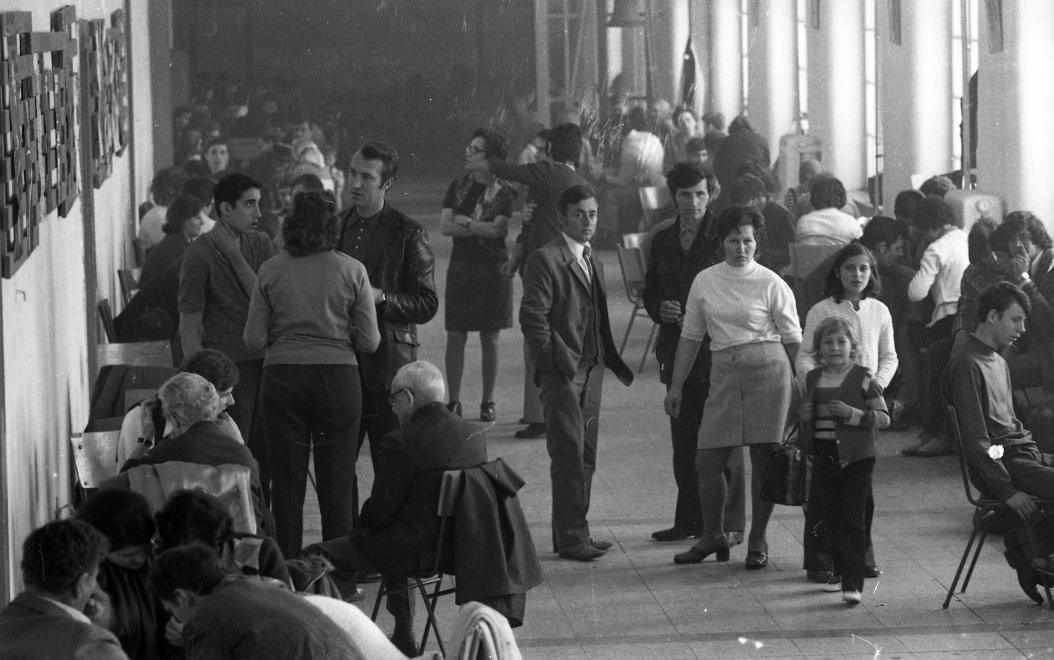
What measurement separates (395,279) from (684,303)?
1398 millimetres

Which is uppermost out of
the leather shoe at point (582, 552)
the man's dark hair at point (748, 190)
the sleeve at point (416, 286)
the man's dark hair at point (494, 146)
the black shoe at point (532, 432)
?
the man's dark hair at point (494, 146)

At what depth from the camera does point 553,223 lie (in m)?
8.81

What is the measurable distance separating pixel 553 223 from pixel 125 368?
2685mm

□ □ □ □

§ Exercise: Retype the data above word for word, leaving out the pictures.

§ Right answer:
What measurement separates (395,279) from (684,303)?
1398 millimetres

Which is uppermost out of
the leather shoe at point (582, 552)
the man's dark hair at point (748, 190)
the sleeve at point (416, 286)
the man's dark hair at point (494, 146)
the black shoe at point (532, 432)
?
the man's dark hair at point (494, 146)

At what depth from the camera does point 553,223 lie (in m)?
8.81

What is the measurable distance separating pixel 553 223 from pixel 125 368?
2685mm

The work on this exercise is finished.